The same goes for typing which is even easier than reading. To type, you are basically sounding out the words using the romanized version of Mandarin called Pīnyīn. Pīnyīn is how school children in China learn to speak and it is also the written language most use to type on an English keyboard, phone, or tablet. To type 你好, or hello in Chinese, all you need to do is type in “nihao” and the characters appear on the screen as seen in the picture above.

With that being said, an old school pen and paper can boost learning and comprehension better in some situations. According to researchers at Princeton University and UCLA, students who took down notes by hand listened more actively and retained important concepts more effectively, compared to those who mindlessly transcribed during classes.
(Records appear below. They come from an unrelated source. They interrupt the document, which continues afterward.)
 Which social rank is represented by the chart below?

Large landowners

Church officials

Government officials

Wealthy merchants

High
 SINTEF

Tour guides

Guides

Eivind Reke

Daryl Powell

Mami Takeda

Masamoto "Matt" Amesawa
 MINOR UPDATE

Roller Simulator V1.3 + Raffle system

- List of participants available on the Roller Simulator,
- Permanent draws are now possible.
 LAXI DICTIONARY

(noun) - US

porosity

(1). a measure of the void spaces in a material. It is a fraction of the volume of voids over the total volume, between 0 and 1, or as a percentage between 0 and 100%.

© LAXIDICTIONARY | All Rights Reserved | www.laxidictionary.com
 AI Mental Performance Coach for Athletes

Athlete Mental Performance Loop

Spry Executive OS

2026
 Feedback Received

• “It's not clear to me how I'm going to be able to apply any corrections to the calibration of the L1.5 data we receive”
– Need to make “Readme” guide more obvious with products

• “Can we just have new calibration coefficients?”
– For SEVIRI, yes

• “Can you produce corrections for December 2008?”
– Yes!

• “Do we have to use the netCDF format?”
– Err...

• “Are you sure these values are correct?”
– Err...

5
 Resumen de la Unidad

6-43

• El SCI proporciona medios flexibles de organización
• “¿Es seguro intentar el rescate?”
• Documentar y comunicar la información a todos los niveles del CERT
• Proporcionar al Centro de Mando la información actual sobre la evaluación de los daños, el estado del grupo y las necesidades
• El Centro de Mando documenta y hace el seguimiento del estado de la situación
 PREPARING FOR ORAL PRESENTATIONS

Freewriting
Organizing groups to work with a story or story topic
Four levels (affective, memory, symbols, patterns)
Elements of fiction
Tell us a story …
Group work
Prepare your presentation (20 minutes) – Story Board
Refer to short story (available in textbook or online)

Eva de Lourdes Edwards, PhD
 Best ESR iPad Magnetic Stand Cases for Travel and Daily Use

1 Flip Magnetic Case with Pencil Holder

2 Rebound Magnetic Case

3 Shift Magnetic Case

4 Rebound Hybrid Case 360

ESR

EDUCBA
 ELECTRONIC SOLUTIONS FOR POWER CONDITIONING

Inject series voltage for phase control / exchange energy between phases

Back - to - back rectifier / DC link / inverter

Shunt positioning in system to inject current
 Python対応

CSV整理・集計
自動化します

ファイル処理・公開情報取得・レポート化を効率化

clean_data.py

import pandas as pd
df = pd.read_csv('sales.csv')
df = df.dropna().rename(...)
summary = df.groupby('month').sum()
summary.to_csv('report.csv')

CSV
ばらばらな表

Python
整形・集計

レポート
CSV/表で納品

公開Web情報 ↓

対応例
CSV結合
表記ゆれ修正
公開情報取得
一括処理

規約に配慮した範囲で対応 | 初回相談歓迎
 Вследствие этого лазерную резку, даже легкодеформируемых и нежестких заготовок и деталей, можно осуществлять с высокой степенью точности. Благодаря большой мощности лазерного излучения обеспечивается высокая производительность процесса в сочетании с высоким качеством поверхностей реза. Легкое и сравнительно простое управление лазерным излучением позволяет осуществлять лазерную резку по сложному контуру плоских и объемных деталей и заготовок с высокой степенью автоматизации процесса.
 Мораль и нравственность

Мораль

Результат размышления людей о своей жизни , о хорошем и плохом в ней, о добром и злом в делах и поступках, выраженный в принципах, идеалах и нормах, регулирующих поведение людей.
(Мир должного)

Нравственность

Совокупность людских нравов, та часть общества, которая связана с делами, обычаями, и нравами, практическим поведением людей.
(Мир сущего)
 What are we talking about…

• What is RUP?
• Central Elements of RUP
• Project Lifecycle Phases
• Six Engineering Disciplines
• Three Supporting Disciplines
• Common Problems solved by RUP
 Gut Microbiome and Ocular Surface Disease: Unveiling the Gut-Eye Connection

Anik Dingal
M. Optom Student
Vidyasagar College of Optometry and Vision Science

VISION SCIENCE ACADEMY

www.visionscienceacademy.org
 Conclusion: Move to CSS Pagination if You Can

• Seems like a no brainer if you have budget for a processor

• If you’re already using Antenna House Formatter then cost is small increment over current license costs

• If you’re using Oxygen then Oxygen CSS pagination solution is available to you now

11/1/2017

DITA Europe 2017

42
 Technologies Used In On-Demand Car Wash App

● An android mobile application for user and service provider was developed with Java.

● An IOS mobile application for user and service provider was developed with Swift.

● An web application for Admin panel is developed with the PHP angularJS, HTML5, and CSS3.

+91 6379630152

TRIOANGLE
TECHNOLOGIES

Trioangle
“We show that whereas taking more notes can be beneficial, laptop note takers’ tendency to transcribe lectures verbatim rather than processing information and reframing it in their own words is detrimental to learning,” says a Princeton University psychology professor.

While trekking to Everest base camp, I took notes of our adventures each day in Chinese pinyin. It was a tough but fun way to practice Chinese while I was away.

The bottom line…take notes in the language you’re trying to learn, it helps and costs nothing.

3. Learn actively and passively.

While at the classroom, you proactively learn grammatical technicalities and you perform exercises that will improve your writing and speaking abilities. If you’re not behind a desk or a laptop, using flash cards is a cheap, simple and portable technique that can teach you new phrases and definitions without the rigidity of a formal setting. While learning Chinese characters, flashcards were a huge help for me.

Beyond one-on-one tutoring or group classes, you should also be supplementing your efforts while doing regular activities.

An enjoyable way to boost your efforts is watching foreign films with subtitles. It’s an efficient method that not only introduces you to the language, but also lets you discover the country’s culture as well. I can’t tell you how many Chinese friends of mine learned English through watching pirated English language DVDs that weren’t otherwise available on the open market. Watching scenes while reading subtitles helps you better contextualize and imagine how certain words are used in colloquial conversations.

Listening to music is another interesting activity you can do to supplement your learning. You can do it on your commute to work, or while doing your workout or taking a leisurely stroll at the park. Lyrics of foreign language songs can help you expand your vocabulary. You can kick it up a notch by singing the lyrics yourself, and mimicking the way the artists have pronounced the words in the songs on your playlist.

4. Surround yourself with native speakers.

While doing the above language learning methods, you should also keep those conversations going in daily life situations. Mastering the technicalities of a new language is only part of the journey.

If you decided to move abroad, making friends with native speakers in your neighborhood, doing activities outside of the house such as going to the local market, getting a haircut or eating at a café can all compel you to apply what you learned in the classroom into the real world. Hours of awkward and strenuous conversations with a local can motivate you to process, rather than memorize words and phrases in a rigid manner. Actual human and social experiences help you better contextualize and associate words with emotions attached to them.

Now trying all of these tips can seem overwhelming. But once you’re ordering your favorite dish at a hole-in-the wall restaurant in Beijing or São Paulo without using your worn out pocket dictionary, or enjoying a foreign film free of subtitles, you’ll know that all the hard work was worth it.